Swooping gracefully through the water like giant bats, these huge manta rays gather to feed on microscopic plankton. These amazing pictures were taken by British photographer Warren Baverstock who spent nine days on the Maldives to capture these beautiful creatures. Up to 200 mantas gather in Hanifaru Bay which is just the size of a football pitch to feed and be cleaned of parasites by smaller fish.

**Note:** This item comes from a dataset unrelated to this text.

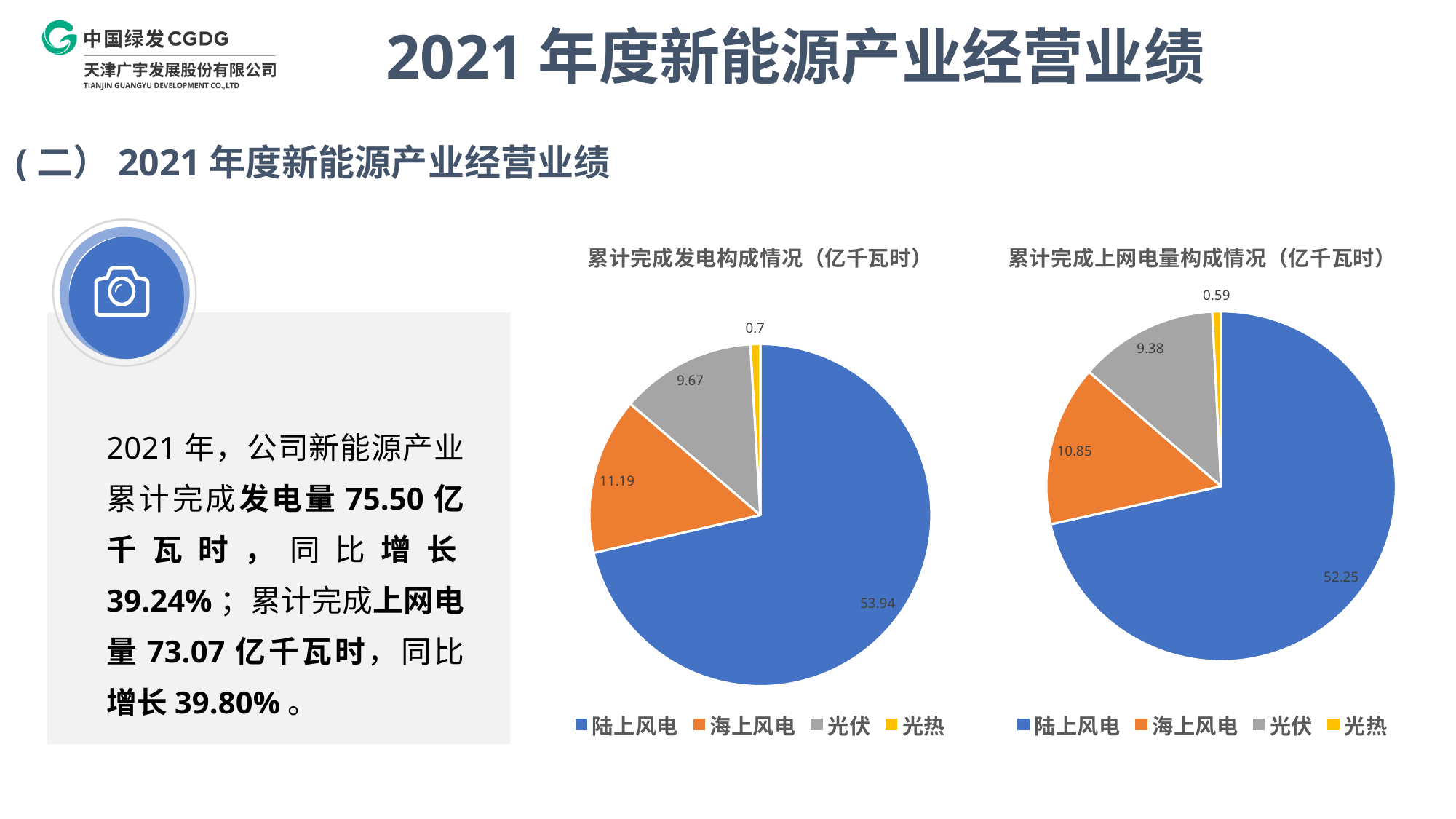
In the left pie chart (累计完成发电构成情况), what is the value for 陆上风电? 53.94 In the right pie chart (累计完成上网电量构成情况), what is the value for 光热? 0.59 In the left pie chart, which colour represents 海上风电? Orange In the right pie chart (累计完成上网电量构成情况), what is the value for 海上风电? 10.85 In the right pie chart (累计完成上网电量构成情况), which category has the smallest slice? 光热 Which is larger: 光伏 in the left pie chart or 光伏 in the right pie chart? Left pie chart (9.67) In the right pie chart (累计完成上网电量构成情况), what is the difference between 陆上风电 and 海上风电? 41.40 How many categories does the right pie chart (累计完成上网电量构成情况) show? 4 In the left pie chart (累计完成发电构成情况), what is the value for 光伏? 9.67 In the left pie chart (累计完成发电构成情况), what is the difference between 海上风电 and 光伏? 1.52 In the left pie chart (累计完成发电构成情况), which category has the largest slice? 陆上风电 What type of chart is used for 累计完成发电构成情况? Pie chart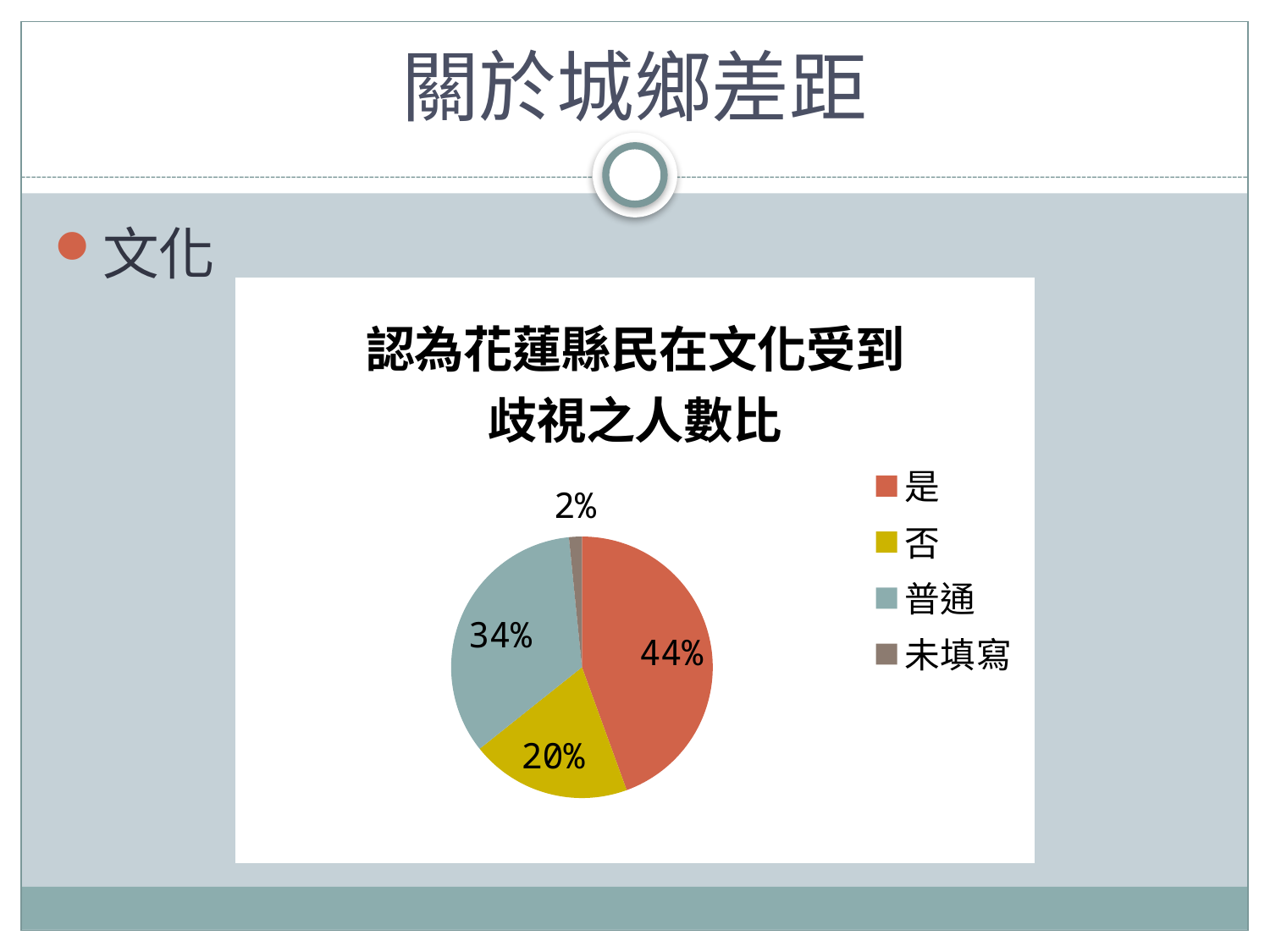
How many categories does the pie chart have? 4 What percentage of the pie is the 普通 slice? 34% Which slice is larger, 否 or 普通? 普通 What percentage of the pie is the 否 slice? 20% What kind of chart is shown on the slide? pie chart What is the title of the chart? 認為花蓮縣民在文化受到歧視之人數比 Which category has the smallest share of the pie? 未填寫 What is the difference in percentage points between the 是 slice and the 普通 slice? 10% What percentage of the pie is the 未填寫 slice? 2% What percentage of the pie is the 是 slice? 44% Which category has the largest share of the pie? 是 What colour is the 是 slice in the pie chart? red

Mr Baverstock, 42, from Plymouth, Devon, said: ‘I slowly approached a 10ft-wide manta. I floated mesmerised by its graceful swimming pattern. ‘Snapping out of my daze, I began to photograph the manta as it circled just under the surface whilst deeper down more mantas fed.’

Mr Baverstock added: ‘Another manta ray glided alongside the small reef to be cleaned. ‘Moments later two more arrived and as the density of plankton increased, so did the manta activity. ‘Waiting patiently I peered down at the cleaning station, wondering what would happen next. ‘I did not have to wait long and before I knew it, several mantas suddenly started to circle towards the surface, feeding on the soup of plankton all around me. ‘The experience was incredible and as the the group synchronised so that they could all feed together, I watched with amazement as 25 large manta rays circled and barrel-rolled with mouths wide open less than a metre away from my camera.

I had never felt so overwhelmed about such an amazing animal encounter.’ Manta rays are the world’s largest ray and have the biggest brain to body weight ratio of their cousins the skates and sharks. They feed on plankton and fish larvae either on the ocean floor or in open water. They filter their food from the water passing through their gills as they swim. Mantas frequently visit cleaning stations where small fish such as wrasse, remora, and angelfish swim in their gills and over their skin to feed. This rids it of parasites and dead tissue. Their main predator are large sharks and very occasionally, killer whales.